February 1966: Flair for Tots

My February project (So glad 2024 is a leap year! It gave me one more day to get this blog post in on time) was this wonderful “Flair for Tots” set for a little girl. I made the coat-jacket and hat, but not the leggings.

The set certainly has plenty of flair, and “Flair” is also the name of the slightly heavier-than-DK wool-synthetic mix yarn that it is written for. I decided to use Soft Merino by Wolle Rödel, which is 100% wool, quite soft, and give me the correct tension of 19 stitches in 4 inches on 5 mm needles. The intended recipient (the daughter of a nice colleague, for whom I had already made both this “Practical coat” and this “Sunday Best Dress“) requested yellow and it looks like she was perfectly on trend — as soon as I bought the wool and started knitting, I started noticing how many people I saw in the course of a day were wearing a similar bright canary yellow.

# [STORED DATA]
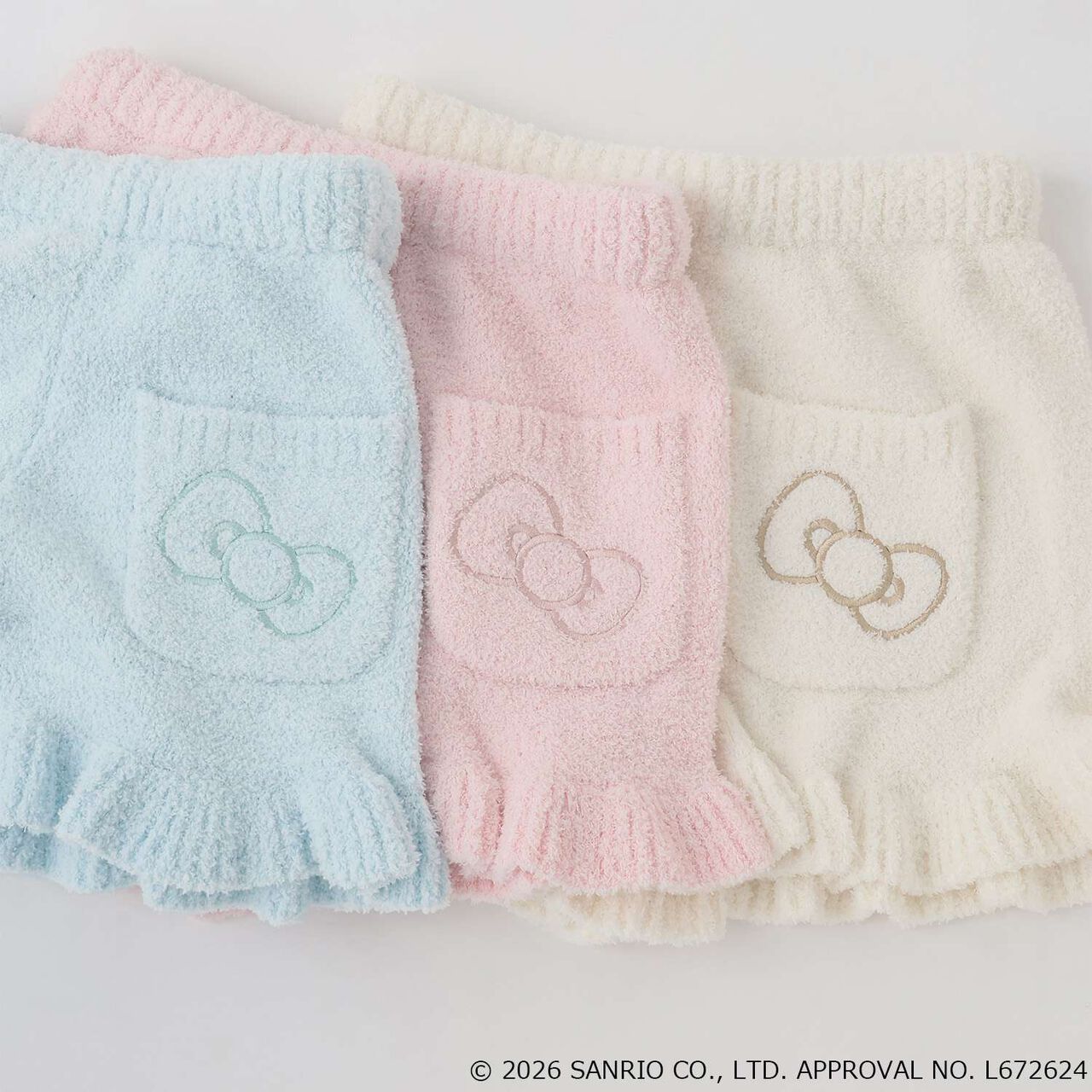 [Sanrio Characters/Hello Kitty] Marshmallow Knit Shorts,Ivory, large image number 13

==

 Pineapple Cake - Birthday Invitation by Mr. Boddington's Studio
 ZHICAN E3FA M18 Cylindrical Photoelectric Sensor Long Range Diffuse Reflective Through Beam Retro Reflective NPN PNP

==

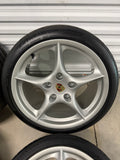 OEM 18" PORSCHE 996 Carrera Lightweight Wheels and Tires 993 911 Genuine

# [TASK DETAILS]
Say whether each statement agrees with the blog post about the "Flair for Tots" set, answering yes or no and quoting the words of the post that decide it. 1. The leggings of the set were knitted too. 2. The yarn chosen is 100% wool. 3. The recipient asked for the set in blue. The entries have nothing to do with the text.

# [RESPONSE TO THIS TASK]
1. No: "I made the coat-jacket and hat, but not the leggings."
2. Yes: "Soft Merino by Wolle Rödel, which is 100% wool"
3. No: "requested yellow"